▶ _Dataset records_:
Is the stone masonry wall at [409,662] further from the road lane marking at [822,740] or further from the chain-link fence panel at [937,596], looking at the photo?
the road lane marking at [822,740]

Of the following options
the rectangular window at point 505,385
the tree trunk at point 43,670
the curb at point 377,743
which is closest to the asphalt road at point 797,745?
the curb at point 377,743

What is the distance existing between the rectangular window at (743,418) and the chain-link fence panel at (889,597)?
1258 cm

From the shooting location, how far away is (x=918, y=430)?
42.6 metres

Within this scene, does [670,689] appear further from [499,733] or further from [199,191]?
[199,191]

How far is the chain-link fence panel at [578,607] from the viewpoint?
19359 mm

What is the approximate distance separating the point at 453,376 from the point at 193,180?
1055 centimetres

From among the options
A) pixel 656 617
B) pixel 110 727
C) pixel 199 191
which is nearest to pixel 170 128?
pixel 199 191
...
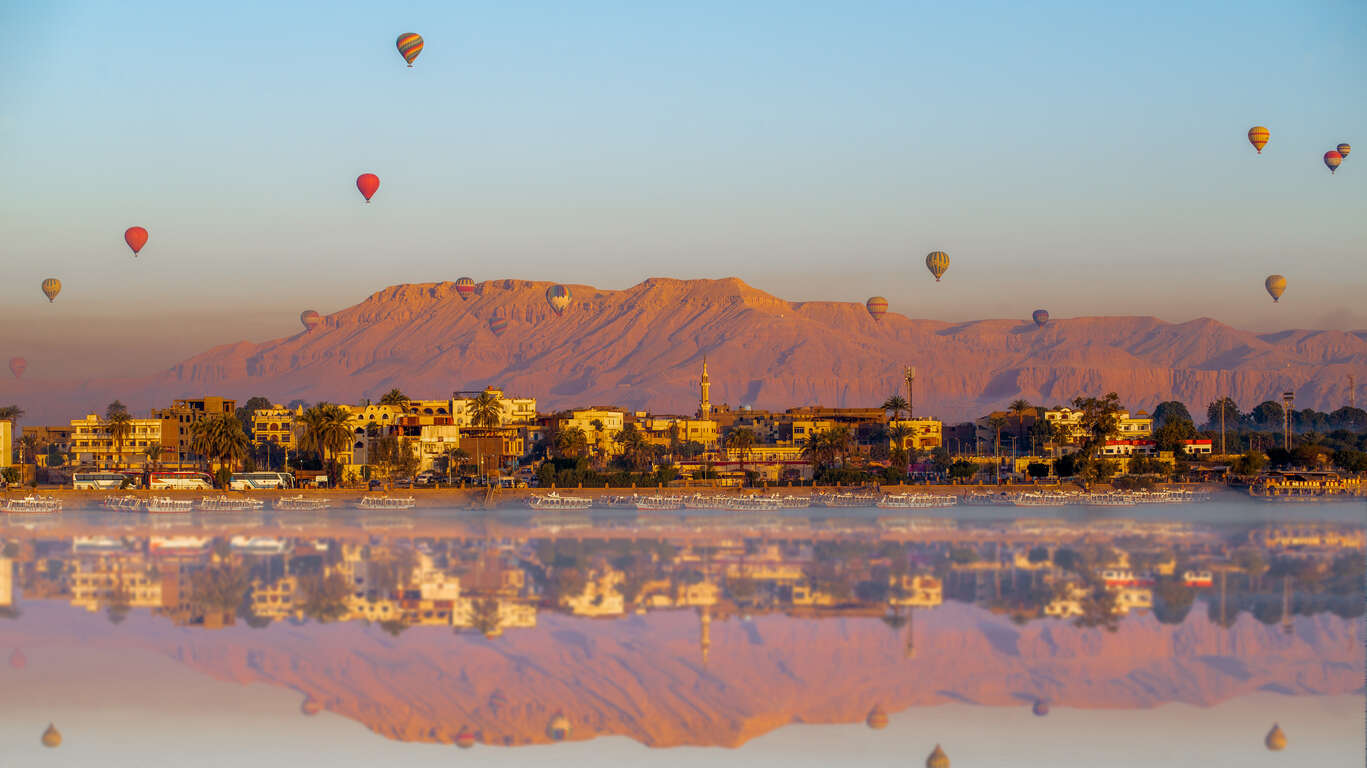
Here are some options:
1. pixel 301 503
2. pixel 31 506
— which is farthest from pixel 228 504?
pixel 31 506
...
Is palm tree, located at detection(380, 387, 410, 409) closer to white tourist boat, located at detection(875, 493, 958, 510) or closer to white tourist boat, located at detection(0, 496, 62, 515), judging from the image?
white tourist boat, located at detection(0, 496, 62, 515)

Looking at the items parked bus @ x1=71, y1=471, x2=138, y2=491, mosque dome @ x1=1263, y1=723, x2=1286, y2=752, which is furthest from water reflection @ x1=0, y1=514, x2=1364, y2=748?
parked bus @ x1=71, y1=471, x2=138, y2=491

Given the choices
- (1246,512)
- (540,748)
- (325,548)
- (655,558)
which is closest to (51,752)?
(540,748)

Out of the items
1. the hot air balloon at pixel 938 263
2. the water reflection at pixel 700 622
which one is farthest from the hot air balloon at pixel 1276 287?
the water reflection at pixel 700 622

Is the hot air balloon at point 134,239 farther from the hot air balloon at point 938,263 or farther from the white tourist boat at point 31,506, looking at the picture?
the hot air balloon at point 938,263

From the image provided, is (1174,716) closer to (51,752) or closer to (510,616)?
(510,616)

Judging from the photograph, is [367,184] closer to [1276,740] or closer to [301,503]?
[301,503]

▶ _Given exercise_: Gather every line of the material that contains the word "tree", and copy each such line in full.

▶ _Solution below_:
the tree trunk at point 43,670
Is palm tree, located at detection(380, 387, 410, 409) closer to white tourist boat, located at detection(875, 493, 958, 510) or closer to white tourist boat, located at detection(0, 496, 62, 515), judging from the image?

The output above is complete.